Hundreds of bonds are affected nationwide because of a change in rating methodology, including nearly 80 municipal and government bonds in Indiana.

At the same time, Moody’s upgraded the city’s county option income tax bond rating while downgrading the lease risk, which involves leasing a project between the city and another city entity.

One of the bonds that will carry the lowered Moody’s rating is the Lease Rental Revenue Bonds of 2005, which helped fund The Center for the Performing Arts and includes The Palladium.  Part of the reason for the downgrade is because Moody’s said The Palladium is “less essential to municipal operations.”

Loren Matthes, a principal at H.J. Umbaugh and Associates, which provides financial advice to the City of Carmel, said the downgrade has nothing to do with Carmel’s credit.
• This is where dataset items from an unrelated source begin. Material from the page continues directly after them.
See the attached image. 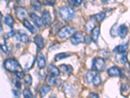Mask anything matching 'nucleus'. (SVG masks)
<instances>
[{
  "mask_svg": "<svg viewBox=\"0 0 130 98\" xmlns=\"http://www.w3.org/2000/svg\"><path fill=\"white\" fill-rule=\"evenodd\" d=\"M51 87L50 86H47V85H43L40 88V96L42 97H44L47 93L51 91Z\"/></svg>",
  "mask_w": 130,
  "mask_h": 98,
  "instance_id": "nucleus-22",
  "label": "nucleus"
},
{
  "mask_svg": "<svg viewBox=\"0 0 130 98\" xmlns=\"http://www.w3.org/2000/svg\"><path fill=\"white\" fill-rule=\"evenodd\" d=\"M89 97L90 98H99L98 94H96V93H90L89 94Z\"/></svg>",
  "mask_w": 130,
  "mask_h": 98,
  "instance_id": "nucleus-41",
  "label": "nucleus"
},
{
  "mask_svg": "<svg viewBox=\"0 0 130 98\" xmlns=\"http://www.w3.org/2000/svg\"><path fill=\"white\" fill-rule=\"evenodd\" d=\"M75 32V28L70 26H66L63 27L57 32V35L59 39H68L70 36H72Z\"/></svg>",
  "mask_w": 130,
  "mask_h": 98,
  "instance_id": "nucleus-3",
  "label": "nucleus"
},
{
  "mask_svg": "<svg viewBox=\"0 0 130 98\" xmlns=\"http://www.w3.org/2000/svg\"><path fill=\"white\" fill-rule=\"evenodd\" d=\"M55 3V0H44V4L47 5H51V6H52Z\"/></svg>",
  "mask_w": 130,
  "mask_h": 98,
  "instance_id": "nucleus-36",
  "label": "nucleus"
},
{
  "mask_svg": "<svg viewBox=\"0 0 130 98\" xmlns=\"http://www.w3.org/2000/svg\"><path fill=\"white\" fill-rule=\"evenodd\" d=\"M107 74L109 77H118L121 75V71L119 69V68L116 66H113V67H110L109 69H108Z\"/></svg>",
  "mask_w": 130,
  "mask_h": 98,
  "instance_id": "nucleus-10",
  "label": "nucleus"
},
{
  "mask_svg": "<svg viewBox=\"0 0 130 98\" xmlns=\"http://www.w3.org/2000/svg\"><path fill=\"white\" fill-rule=\"evenodd\" d=\"M48 71L50 76H52V77H58L60 75V73H61L59 68L53 64H50L49 65Z\"/></svg>",
  "mask_w": 130,
  "mask_h": 98,
  "instance_id": "nucleus-12",
  "label": "nucleus"
},
{
  "mask_svg": "<svg viewBox=\"0 0 130 98\" xmlns=\"http://www.w3.org/2000/svg\"><path fill=\"white\" fill-rule=\"evenodd\" d=\"M15 75H16V78L18 79H24V77H25V75L23 71H18L15 73Z\"/></svg>",
  "mask_w": 130,
  "mask_h": 98,
  "instance_id": "nucleus-34",
  "label": "nucleus"
},
{
  "mask_svg": "<svg viewBox=\"0 0 130 98\" xmlns=\"http://www.w3.org/2000/svg\"><path fill=\"white\" fill-rule=\"evenodd\" d=\"M3 66L8 71L10 72H18L19 71V70L22 69L21 65H20L19 62H18L16 59H7L5 60L4 63H3Z\"/></svg>",
  "mask_w": 130,
  "mask_h": 98,
  "instance_id": "nucleus-2",
  "label": "nucleus"
},
{
  "mask_svg": "<svg viewBox=\"0 0 130 98\" xmlns=\"http://www.w3.org/2000/svg\"><path fill=\"white\" fill-rule=\"evenodd\" d=\"M31 7L36 12H39L41 8V3L39 0H31Z\"/></svg>",
  "mask_w": 130,
  "mask_h": 98,
  "instance_id": "nucleus-19",
  "label": "nucleus"
},
{
  "mask_svg": "<svg viewBox=\"0 0 130 98\" xmlns=\"http://www.w3.org/2000/svg\"><path fill=\"white\" fill-rule=\"evenodd\" d=\"M16 37L17 40L23 43H27L29 41V37L28 35L23 30L18 31V32L16 33Z\"/></svg>",
  "mask_w": 130,
  "mask_h": 98,
  "instance_id": "nucleus-7",
  "label": "nucleus"
},
{
  "mask_svg": "<svg viewBox=\"0 0 130 98\" xmlns=\"http://www.w3.org/2000/svg\"><path fill=\"white\" fill-rule=\"evenodd\" d=\"M14 84L15 86H16V88H18V89H20V88H22V84H21V82L19 80H16L14 82Z\"/></svg>",
  "mask_w": 130,
  "mask_h": 98,
  "instance_id": "nucleus-40",
  "label": "nucleus"
},
{
  "mask_svg": "<svg viewBox=\"0 0 130 98\" xmlns=\"http://www.w3.org/2000/svg\"><path fill=\"white\" fill-rule=\"evenodd\" d=\"M62 26V24L61 22H59V20H57L55 22H53V24H52V30L53 32H56V31H59V30H61L60 28Z\"/></svg>",
  "mask_w": 130,
  "mask_h": 98,
  "instance_id": "nucleus-25",
  "label": "nucleus"
},
{
  "mask_svg": "<svg viewBox=\"0 0 130 98\" xmlns=\"http://www.w3.org/2000/svg\"><path fill=\"white\" fill-rule=\"evenodd\" d=\"M128 48V43H126L125 45H120L117 46V47L115 48L114 51L117 54H124L126 53Z\"/></svg>",
  "mask_w": 130,
  "mask_h": 98,
  "instance_id": "nucleus-17",
  "label": "nucleus"
},
{
  "mask_svg": "<svg viewBox=\"0 0 130 98\" xmlns=\"http://www.w3.org/2000/svg\"><path fill=\"white\" fill-rule=\"evenodd\" d=\"M12 94H13V95H14L15 97L19 98L20 97V92L19 91H16V90H12Z\"/></svg>",
  "mask_w": 130,
  "mask_h": 98,
  "instance_id": "nucleus-38",
  "label": "nucleus"
},
{
  "mask_svg": "<svg viewBox=\"0 0 130 98\" xmlns=\"http://www.w3.org/2000/svg\"><path fill=\"white\" fill-rule=\"evenodd\" d=\"M35 44L36 45L37 47V51H39L41 49L43 48V47L44 46V39H43L42 37L40 35H37L35 36L34 39H33Z\"/></svg>",
  "mask_w": 130,
  "mask_h": 98,
  "instance_id": "nucleus-9",
  "label": "nucleus"
},
{
  "mask_svg": "<svg viewBox=\"0 0 130 98\" xmlns=\"http://www.w3.org/2000/svg\"><path fill=\"white\" fill-rule=\"evenodd\" d=\"M105 62L102 58H95L92 60L91 69L94 71H101L105 69Z\"/></svg>",
  "mask_w": 130,
  "mask_h": 98,
  "instance_id": "nucleus-4",
  "label": "nucleus"
},
{
  "mask_svg": "<svg viewBox=\"0 0 130 98\" xmlns=\"http://www.w3.org/2000/svg\"><path fill=\"white\" fill-rule=\"evenodd\" d=\"M71 55V54H69L67 53H59L56 54L54 57V60L55 62L59 61V60H61L62 59H64L66 58H68Z\"/></svg>",
  "mask_w": 130,
  "mask_h": 98,
  "instance_id": "nucleus-26",
  "label": "nucleus"
},
{
  "mask_svg": "<svg viewBox=\"0 0 130 98\" xmlns=\"http://www.w3.org/2000/svg\"><path fill=\"white\" fill-rule=\"evenodd\" d=\"M15 15H16V18L23 22L24 20L27 19L26 18L28 14H27V11L25 8L18 7L15 8Z\"/></svg>",
  "mask_w": 130,
  "mask_h": 98,
  "instance_id": "nucleus-6",
  "label": "nucleus"
},
{
  "mask_svg": "<svg viewBox=\"0 0 130 98\" xmlns=\"http://www.w3.org/2000/svg\"><path fill=\"white\" fill-rule=\"evenodd\" d=\"M90 1H91V2H94L96 0H90Z\"/></svg>",
  "mask_w": 130,
  "mask_h": 98,
  "instance_id": "nucleus-44",
  "label": "nucleus"
},
{
  "mask_svg": "<svg viewBox=\"0 0 130 98\" xmlns=\"http://www.w3.org/2000/svg\"><path fill=\"white\" fill-rule=\"evenodd\" d=\"M23 94H24V98H33L32 97V92H31V90L29 88L24 89V92H23Z\"/></svg>",
  "mask_w": 130,
  "mask_h": 98,
  "instance_id": "nucleus-31",
  "label": "nucleus"
},
{
  "mask_svg": "<svg viewBox=\"0 0 130 98\" xmlns=\"http://www.w3.org/2000/svg\"><path fill=\"white\" fill-rule=\"evenodd\" d=\"M59 15L63 20L67 22H71L75 16V10L70 7H62L59 10Z\"/></svg>",
  "mask_w": 130,
  "mask_h": 98,
  "instance_id": "nucleus-1",
  "label": "nucleus"
},
{
  "mask_svg": "<svg viewBox=\"0 0 130 98\" xmlns=\"http://www.w3.org/2000/svg\"><path fill=\"white\" fill-rule=\"evenodd\" d=\"M68 2L71 5H72L73 6H79L81 4L83 0H67Z\"/></svg>",
  "mask_w": 130,
  "mask_h": 98,
  "instance_id": "nucleus-32",
  "label": "nucleus"
},
{
  "mask_svg": "<svg viewBox=\"0 0 130 98\" xmlns=\"http://www.w3.org/2000/svg\"><path fill=\"white\" fill-rule=\"evenodd\" d=\"M23 26H24V27H25V28H27V30H29V31H30V32L31 33H32V34H34V33H36V30L35 28L34 27L32 26V24H31V23L29 22L28 20L27 19L24 20V21H23Z\"/></svg>",
  "mask_w": 130,
  "mask_h": 98,
  "instance_id": "nucleus-20",
  "label": "nucleus"
},
{
  "mask_svg": "<svg viewBox=\"0 0 130 98\" xmlns=\"http://www.w3.org/2000/svg\"><path fill=\"white\" fill-rule=\"evenodd\" d=\"M70 42L72 43L73 45H77L79 43H84L85 41V37L83 35L82 33H74L71 37H70Z\"/></svg>",
  "mask_w": 130,
  "mask_h": 98,
  "instance_id": "nucleus-5",
  "label": "nucleus"
},
{
  "mask_svg": "<svg viewBox=\"0 0 130 98\" xmlns=\"http://www.w3.org/2000/svg\"><path fill=\"white\" fill-rule=\"evenodd\" d=\"M102 1V2L103 3H104V4H106V3H109V2L110 0H101Z\"/></svg>",
  "mask_w": 130,
  "mask_h": 98,
  "instance_id": "nucleus-42",
  "label": "nucleus"
},
{
  "mask_svg": "<svg viewBox=\"0 0 130 98\" xmlns=\"http://www.w3.org/2000/svg\"><path fill=\"white\" fill-rule=\"evenodd\" d=\"M106 15L104 13H101L96 14V15H93V16H91L92 20H96L98 22H101L102 21L104 20L105 19Z\"/></svg>",
  "mask_w": 130,
  "mask_h": 98,
  "instance_id": "nucleus-21",
  "label": "nucleus"
},
{
  "mask_svg": "<svg viewBox=\"0 0 130 98\" xmlns=\"http://www.w3.org/2000/svg\"><path fill=\"white\" fill-rule=\"evenodd\" d=\"M102 82V79H101L100 75L99 74H96L92 79V83L94 86H97L100 85Z\"/></svg>",
  "mask_w": 130,
  "mask_h": 98,
  "instance_id": "nucleus-29",
  "label": "nucleus"
},
{
  "mask_svg": "<svg viewBox=\"0 0 130 98\" xmlns=\"http://www.w3.org/2000/svg\"><path fill=\"white\" fill-rule=\"evenodd\" d=\"M24 82H25V84L27 86H31V84H32V77L31 76V75L27 74L26 75H25V77H24Z\"/></svg>",
  "mask_w": 130,
  "mask_h": 98,
  "instance_id": "nucleus-30",
  "label": "nucleus"
},
{
  "mask_svg": "<svg viewBox=\"0 0 130 98\" xmlns=\"http://www.w3.org/2000/svg\"><path fill=\"white\" fill-rule=\"evenodd\" d=\"M93 71H89L85 76V80L88 83H90L91 82H92V79H93L94 77L96 74H94Z\"/></svg>",
  "mask_w": 130,
  "mask_h": 98,
  "instance_id": "nucleus-28",
  "label": "nucleus"
},
{
  "mask_svg": "<svg viewBox=\"0 0 130 98\" xmlns=\"http://www.w3.org/2000/svg\"><path fill=\"white\" fill-rule=\"evenodd\" d=\"M117 31H118V35L120 36L121 38H124L127 35L128 28H127V27L125 24H122V25H120V26L118 27Z\"/></svg>",
  "mask_w": 130,
  "mask_h": 98,
  "instance_id": "nucleus-16",
  "label": "nucleus"
},
{
  "mask_svg": "<svg viewBox=\"0 0 130 98\" xmlns=\"http://www.w3.org/2000/svg\"><path fill=\"white\" fill-rule=\"evenodd\" d=\"M92 41V39L91 37H90V35H87L85 36V42L87 45H90V43H91Z\"/></svg>",
  "mask_w": 130,
  "mask_h": 98,
  "instance_id": "nucleus-37",
  "label": "nucleus"
},
{
  "mask_svg": "<svg viewBox=\"0 0 130 98\" xmlns=\"http://www.w3.org/2000/svg\"><path fill=\"white\" fill-rule=\"evenodd\" d=\"M4 22L8 26L12 27L14 24V20L12 16L10 15H7L4 18Z\"/></svg>",
  "mask_w": 130,
  "mask_h": 98,
  "instance_id": "nucleus-24",
  "label": "nucleus"
},
{
  "mask_svg": "<svg viewBox=\"0 0 130 98\" xmlns=\"http://www.w3.org/2000/svg\"><path fill=\"white\" fill-rule=\"evenodd\" d=\"M47 82L50 85H57L58 86H60L62 84V81L61 79H57L55 77H52L50 76L47 80Z\"/></svg>",
  "mask_w": 130,
  "mask_h": 98,
  "instance_id": "nucleus-15",
  "label": "nucleus"
},
{
  "mask_svg": "<svg viewBox=\"0 0 130 98\" xmlns=\"http://www.w3.org/2000/svg\"><path fill=\"white\" fill-rule=\"evenodd\" d=\"M29 17L31 18V20H32V22L35 24V25L37 27V28H41L42 26L44 24L43 22L42 18H40L38 15H37L35 13H31L29 15Z\"/></svg>",
  "mask_w": 130,
  "mask_h": 98,
  "instance_id": "nucleus-8",
  "label": "nucleus"
},
{
  "mask_svg": "<svg viewBox=\"0 0 130 98\" xmlns=\"http://www.w3.org/2000/svg\"><path fill=\"white\" fill-rule=\"evenodd\" d=\"M1 49L4 53H7L8 52V48L5 43V39H4V43L1 44Z\"/></svg>",
  "mask_w": 130,
  "mask_h": 98,
  "instance_id": "nucleus-33",
  "label": "nucleus"
},
{
  "mask_svg": "<svg viewBox=\"0 0 130 98\" xmlns=\"http://www.w3.org/2000/svg\"><path fill=\"white\" fill-rule=\"evenodd\" d=\"M14 35H16V33H15L14 30H11V31H10V32L7 33L5 35V37L7 39V38H10V37H13V36Z\"/></svg>",
  "mask_w": 130,
  "mask_h": 98,
  "instance_id": "nucleus-35",
  "label": "nucleus"
},
{
  "mask_svg": "<svg viewBox=\"0 0 130 98\" xmlns=\"http://www.w3.org/2000/svg\"><path fill=\"white\" fill-rule=\"evenodd\" d=\"M37 66L39 69H43L46 66V58L42 54H39L37 59Z\"/></svg>",
  "mask_w": 130,
  "mask_h": 98,
  "instance_id": "nucleus-14",
  "label": "nucleus"
},
{
  "mask_svg": "<svg viewBox=\"0 0 130 98\" xmlns=\"http://www.w3.org/2000/svg\"><path fill=\"white\" fill-rule=\"evenodd\" d=\"M42 20L44 24L46 26H48L51 24V21H52V18H51V15L50 13L47 10H44L42 13Z\"/></svg>",
  "mask_w": 130,
  "mask_h": 98,
  "instance_id": "nucleus-13",
  "label": "nucleus"
},
{
  "mask_svg": "<svg viewBox=\"0 0 130 98\" xmlns=\"http://www.w3.org/2000/svg\"><path fill=\"white\" fill-rule=\"evenodd\" d=\"M120 93L124 97H127L130 94V87L127 84H122L120 88Z\"/></svg>",
  "mask_w": 130,
  "mask_h": 98,
  "instance_id": "nucleus-18",
  "label": "nucleus"
},
{
  "mask_svg": "<svg viewBox=\"0 0 130 98\" xmlns=\"http://www.w3.org/2000/svg\"><path fill=\"white\" fill-rule=\"evenodd\" d=\"M121 62L122 63H124V64H126V63L127 62V56H126V53L123 54L122 56V58H121Z\"/></svg>",
  "mask_w": 130,
  "mask_h": 98,
  "instance_id": "nucleus-39",
  "label": "nucleus"
},
{
  "mask_svg": "<svg viewBox=\"0 0 130 98\" xmlns=\"http://www.w3.org/2000/svg\"><path fill=\"white\" fill-rule=\"evenodd\" d=\"M95 28V24L93 21L89 20L85 24V30L87 31H92V30H93Z\"/></svg>",
  "mask_w": 130,
  "mask_h": 98,
  "instance_id": "nucleus-27",
  "label": "nucleus"
},
{
  "mask_svg": "<svg viewBox=\"0 0 130 98\" xmlns=\"http://www.w3.org/2000/svg\"><path fill=\"white\" fill-rule=\"evenodd\" d=\"M100 32V26H95L94 28L91 31V38L95 43L97 44L98 40V37H99Z\"/></svg>",
  "mask_w": 130,
  "mask_h": 98,
  "instance_id": "nucleus-11",
  "label": "nucleus"
},
{
  "mask_svg": "<svg viewBox=\"0 0 130 98\" xmlns=\"http://www.w3.org/2000/svg\"><path fill=\"white\" fill-rule=\"evenodd\" d=\"M60 69L62 70L64 73L67 74H70L73 71V68L71 65H65V64H62L60 65Z\"/></svg>",
  "mask_w": 130,
  "mask_h": 98,
  "instance_id": "nucleus-23",
  "label": "nucleus"
},
{
  "mask_svg": "<svg viewBox=\"0 0 130 98\" xmlns=\"http://www.w3.org/2000/svg\"><path fill=\"white\" fill-rule=\"evenodd\" d=\"M1 31H2V24H1Z\"/></svg>",
  "mask_w": 130,
  "mask_h": 98,
  "instance_id": "nucleus-43",
  "label": "nucleus"
}]
</instances>
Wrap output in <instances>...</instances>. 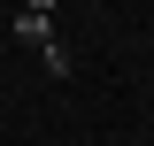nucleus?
Here are the masks:
<instances>
[{
    "label": "nucleus",
    "instance_id": "1",
    "mask_svg": "<svg viewBox=\"0 0 154 146\" xmlns=\"http://www.w3.org/2000/svg\"><path fill=\"white\" fill-rule=\"evenodd\" d=\"M16 38L46 54V46H54V16H31V8H16Z\"/></svg>",
    "mask_w": 154,
    "mask_h": 146
},
{
    "label": "nucleus",
    "instance_id": "2",
    "mask_svg": "<svg viewBox=\"0 0 154 146\" xmlns=\"http://www.w3.org/2000/svg\"><path fill=\"white\" fill-rule=\"evenodd\" d=\"M23 8H31V16H54V8H62V0H23Z\"/></svg>",
    "mask_w": 154,
    "mask_h": 146
}]
</instances>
She said Moody’s doesn’t like the risk associated with “lease debt.”

“All Indiana lease bonds received a downgrade due to Moody’s new rating criteria and ‘newly’ perceived risk of ‘lease’ debt,” she said.

One non-lease bonds issue received an upgrade because the County Option Income Tax rating went up and it is not a lease bond.

Matthes added that Standard and Poor’s Global Ratings continue to rate Carmel property tax debt “AA+” and COIT debt “AA.”

Matthes noted that the rating change cannot change the interest rates on the bonds.

“The bond interest rates were fixed at the time of bond issuance,” she said. “A rating change could only affect the trading of the bonds in the secondary market, which does not affect Carmel.”